Bill and Hillary Clinton have been smarting primarily because their assumption, based on past successes, that high-roller contributors and insiders – a top-down campaign – would guarantee them the White House again, has failed dramatically.
Early on, while the Clintons were busy ignoring him, Obama quietly merged Internet technology with grassroots organizing across America. In his first book, Dreams from My Father, Obama details his three years experience as a budding political scientist turned community organizer in Chicago’s inner-city before going to Harvard Law School.
Back then, in 1983, Obama would say, “Change won’t come from the top . . . Change will come from a mobilized grassroots.”
David Axelrod, Obama’s chief campaign strategist, told Rolling Stone magazine that the bottom-up strategy of the campaign is all Barack Obama.
“When we started this race, Barack told us that he wanted the campaign to be a vehicle for involving people and giving them a stake in the kind of organizing he believed in,” Axelrod said in the March 20 issue of the magazine.
As Obama officially announced his candidacy during Black History Month last year, he also set up a website and held big rallies in a few key cities. In addition to getting large numbers of people to each donate small amounts of money to the campaign, Obama strategists got supporters’ names, telephone numbers, e-mail addresses and ZIP codes.
People were, and still are, encouraged to get involved beyond attending a rally and giving money as the campaign is actually a movement to change the American political paradigm.
As a result, people sign up to canvass, make phone calls, construct and place yard signs, and take people to the polls.
The usual response of political campaigns regarding the youth vote is to place some perfunctory young person who is close to the campaign hierarchy as coordinator when the general election starts, and without any staff.

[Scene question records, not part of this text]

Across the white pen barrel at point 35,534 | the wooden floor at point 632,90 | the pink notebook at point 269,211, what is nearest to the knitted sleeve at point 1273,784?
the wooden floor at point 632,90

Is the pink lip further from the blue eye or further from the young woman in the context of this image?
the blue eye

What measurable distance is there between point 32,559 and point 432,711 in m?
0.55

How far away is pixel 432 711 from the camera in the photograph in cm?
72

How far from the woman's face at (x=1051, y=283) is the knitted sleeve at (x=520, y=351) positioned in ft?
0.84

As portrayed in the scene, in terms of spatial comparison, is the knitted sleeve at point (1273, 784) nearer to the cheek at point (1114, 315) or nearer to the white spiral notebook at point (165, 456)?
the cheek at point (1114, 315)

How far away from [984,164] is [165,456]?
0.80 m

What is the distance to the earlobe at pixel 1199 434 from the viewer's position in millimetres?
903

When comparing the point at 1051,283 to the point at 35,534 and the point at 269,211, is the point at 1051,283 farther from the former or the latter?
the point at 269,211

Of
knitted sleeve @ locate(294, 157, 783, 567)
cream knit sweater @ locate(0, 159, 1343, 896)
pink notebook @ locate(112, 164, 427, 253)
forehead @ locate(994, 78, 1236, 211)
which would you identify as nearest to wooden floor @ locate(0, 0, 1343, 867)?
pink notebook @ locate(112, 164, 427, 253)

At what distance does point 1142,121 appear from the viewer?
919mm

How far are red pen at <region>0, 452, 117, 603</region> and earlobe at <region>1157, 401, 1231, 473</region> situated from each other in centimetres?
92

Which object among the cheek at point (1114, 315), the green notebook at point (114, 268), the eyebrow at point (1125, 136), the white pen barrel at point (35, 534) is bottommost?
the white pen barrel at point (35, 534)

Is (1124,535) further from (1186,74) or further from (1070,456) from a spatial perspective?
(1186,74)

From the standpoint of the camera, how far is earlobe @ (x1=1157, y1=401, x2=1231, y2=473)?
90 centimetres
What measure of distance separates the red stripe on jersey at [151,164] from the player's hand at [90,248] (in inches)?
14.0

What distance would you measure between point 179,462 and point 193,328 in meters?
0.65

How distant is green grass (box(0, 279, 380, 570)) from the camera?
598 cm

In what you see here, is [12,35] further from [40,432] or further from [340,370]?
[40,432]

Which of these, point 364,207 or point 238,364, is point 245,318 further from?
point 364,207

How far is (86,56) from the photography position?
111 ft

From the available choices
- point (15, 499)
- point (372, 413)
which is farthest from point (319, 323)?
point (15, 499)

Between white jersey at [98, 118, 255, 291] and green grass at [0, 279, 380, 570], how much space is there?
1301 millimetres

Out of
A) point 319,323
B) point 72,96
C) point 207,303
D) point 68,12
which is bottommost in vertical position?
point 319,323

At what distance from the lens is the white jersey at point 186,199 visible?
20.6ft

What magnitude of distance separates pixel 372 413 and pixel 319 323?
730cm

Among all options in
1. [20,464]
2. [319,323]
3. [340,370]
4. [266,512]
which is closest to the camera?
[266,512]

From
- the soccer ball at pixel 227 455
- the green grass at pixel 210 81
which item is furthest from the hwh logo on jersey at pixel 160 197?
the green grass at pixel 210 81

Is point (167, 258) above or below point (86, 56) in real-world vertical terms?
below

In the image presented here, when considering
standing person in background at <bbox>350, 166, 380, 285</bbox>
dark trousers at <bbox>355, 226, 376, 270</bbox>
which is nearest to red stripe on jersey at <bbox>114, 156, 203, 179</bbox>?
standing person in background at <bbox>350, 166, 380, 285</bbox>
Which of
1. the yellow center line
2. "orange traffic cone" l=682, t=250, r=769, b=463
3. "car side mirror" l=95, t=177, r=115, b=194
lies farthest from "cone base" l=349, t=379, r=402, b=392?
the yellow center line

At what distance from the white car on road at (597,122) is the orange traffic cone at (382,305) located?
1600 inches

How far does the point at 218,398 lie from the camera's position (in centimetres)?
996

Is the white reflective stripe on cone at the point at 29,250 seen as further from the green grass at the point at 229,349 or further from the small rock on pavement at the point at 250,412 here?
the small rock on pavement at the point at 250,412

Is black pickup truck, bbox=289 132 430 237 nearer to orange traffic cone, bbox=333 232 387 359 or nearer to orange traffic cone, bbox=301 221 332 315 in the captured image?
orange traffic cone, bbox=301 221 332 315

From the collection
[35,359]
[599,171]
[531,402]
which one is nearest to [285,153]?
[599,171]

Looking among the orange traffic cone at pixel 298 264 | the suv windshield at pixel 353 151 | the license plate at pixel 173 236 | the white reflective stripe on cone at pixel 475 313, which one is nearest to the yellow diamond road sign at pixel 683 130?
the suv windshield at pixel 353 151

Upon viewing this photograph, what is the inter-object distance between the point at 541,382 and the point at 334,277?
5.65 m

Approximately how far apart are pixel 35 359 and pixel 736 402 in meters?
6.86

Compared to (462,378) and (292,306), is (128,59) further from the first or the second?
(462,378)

Obama and his people did not forget the youth-oriented Rock the Vote campaign in 2004 and quickly got that effort’s political leader in place as youth-vote director. Soon, Obama had youth-vote staff in every state, and two national deputy directors.
Barack Obama won Iowa, and significant numbers of young people under 30 caucused for him. The campaign’s strategy of building a new coalition of voters was working. Since Iowa, the youth vote for Obama has exploded across America.
As a response to an e-mail asking supporters across the country to spend a day precinct-walking for Obama, Rolling Stone magazine reports that, “On a Saturday in early June – six months before anyone would cast a ballot or attend a caucus – more than 10,000 Obama supporters hit the pavement in all fifty states to persuade their neighbors to back Barack.”
This extraordinary presidential political campaign went even further in grassroots organizing by providing online social networking with the creation of a site called MyBo. There, supporters can network and organize into whatever groups they desire to further the movement for Obama.
Groups like Black Republicans for Obama, various states or professionals for Obama, and so on, are possible with this new hi-tech toolbox. According to Rolling Stone, “Today, the network claims more than half a million members and more than 8,000 affinity groups.”